Southeast Asian firms have topped the global charts for their “bullish growth prospects” and a deep commitment and accountability towards realizing the United Nations’ sustainability goal even though this commitment needs to translate into implementation and execution, according to HSBC’s survey, ‘Navigator: Now, next and how.’ 

The survey reveals that 81 percent of the companies in Southeast Asia expect that they would experience business growth. The global average is at 79 percent. About 76 percent of the companies surveyed believed that their organization plays a crucial role in implementing the United Nations’ Sustainable Development Goals (SDGs) as opposed to 63 percent of global average. 

The combined GDP of the 10 ASEAN countries stood at $ 3 Tn in 2018 which was more than the UK, France, or India. The region has also seen about five percent growth rate over several years. 

“ASEAN is home to some of the world’s most bullish businesses--and these high-growth firms are acutely aware that sustainability and commercial goals go hand-in-hand,” said Matthew Lobner, Head of International and Head of Strategy & Planning, Asia-Pacific, HSBC. “It’s very pleasing to see the sense of focus that Southeast Asian firms have towards the UN’s SDGs but must now convert from desire into meaningful action. As investors and governments increase their focus on sustainability, firms need to be focusing on this now.” 

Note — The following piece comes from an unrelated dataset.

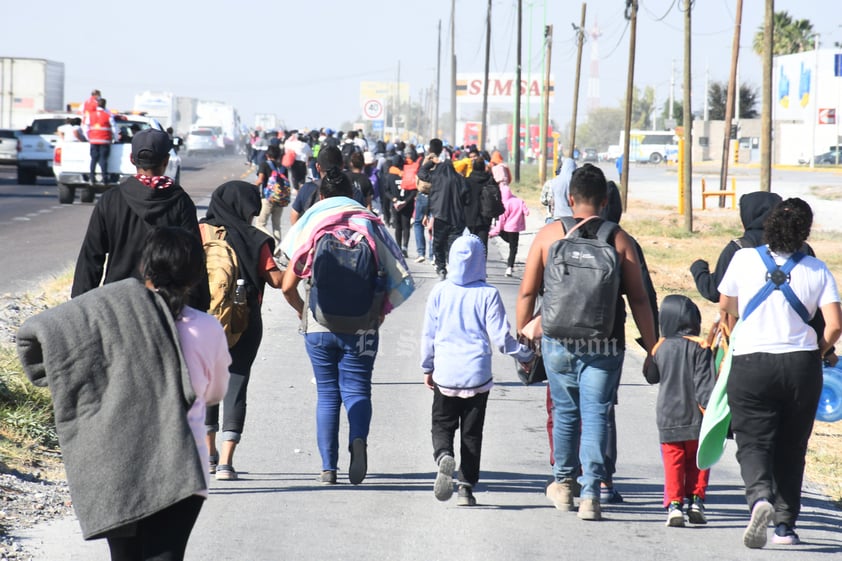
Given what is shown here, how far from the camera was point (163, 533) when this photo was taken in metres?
3.84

As the Southeast Asian countries are disproportionately facing climate change, it is crucial that the governments and businesses focus on driving the sustainability agenda. Some of the ways suggested in the survey include:  

  • Think both short-term and long-term: When climate change viewed through the long-term lens, it seems like a far-off challenge, however, when the goal is broken down into short-term steps, the impact is immediate and urgent. 
  • Think holistic: It is not only about external activities but also internal transformations to the way your organization sources materials, packages and ships products to measuring the company readiness for the change. Incorporating green and social issues into the business so that investment decisions are also made keeping the sustainability goals in mind, is the need of the hour. 
  • Global interconnectedness: The impact of rising sea levels is not only restricted to the snow-covered nations, but also have a direct impact on businesses across the world. 
  • Staying informed: As with any business change, technological evolution and green innovations are also picking up pace. Keeping yourself updated on these regulatory changes, sustainable financing options, dynamically changing investor and customer expectations. Keeping abreast with new innovations can help drive profits, boost reputation, and at the same time crack the code of achieving sustainable development. 
  • Lead by example:  In an era where businesses are trying to tackle climate change consequences, companies that think out of the box and hold themselves accountable would be the leaders who would impact the rest of the organizations. 

“Sustainability is intrinsic to driving value and helping to secure the long-term viability of businesses, and failure to act now could severely hamper Singapore’s growth opportunity,” said Tony Cripps, HSBC Singapore’s CEO, HSBC. “While encouraging progress has been made, the next five years are a critical timeframe for businesses to ensure that sustainability is embedded throughout their whole business and that of their value chain.”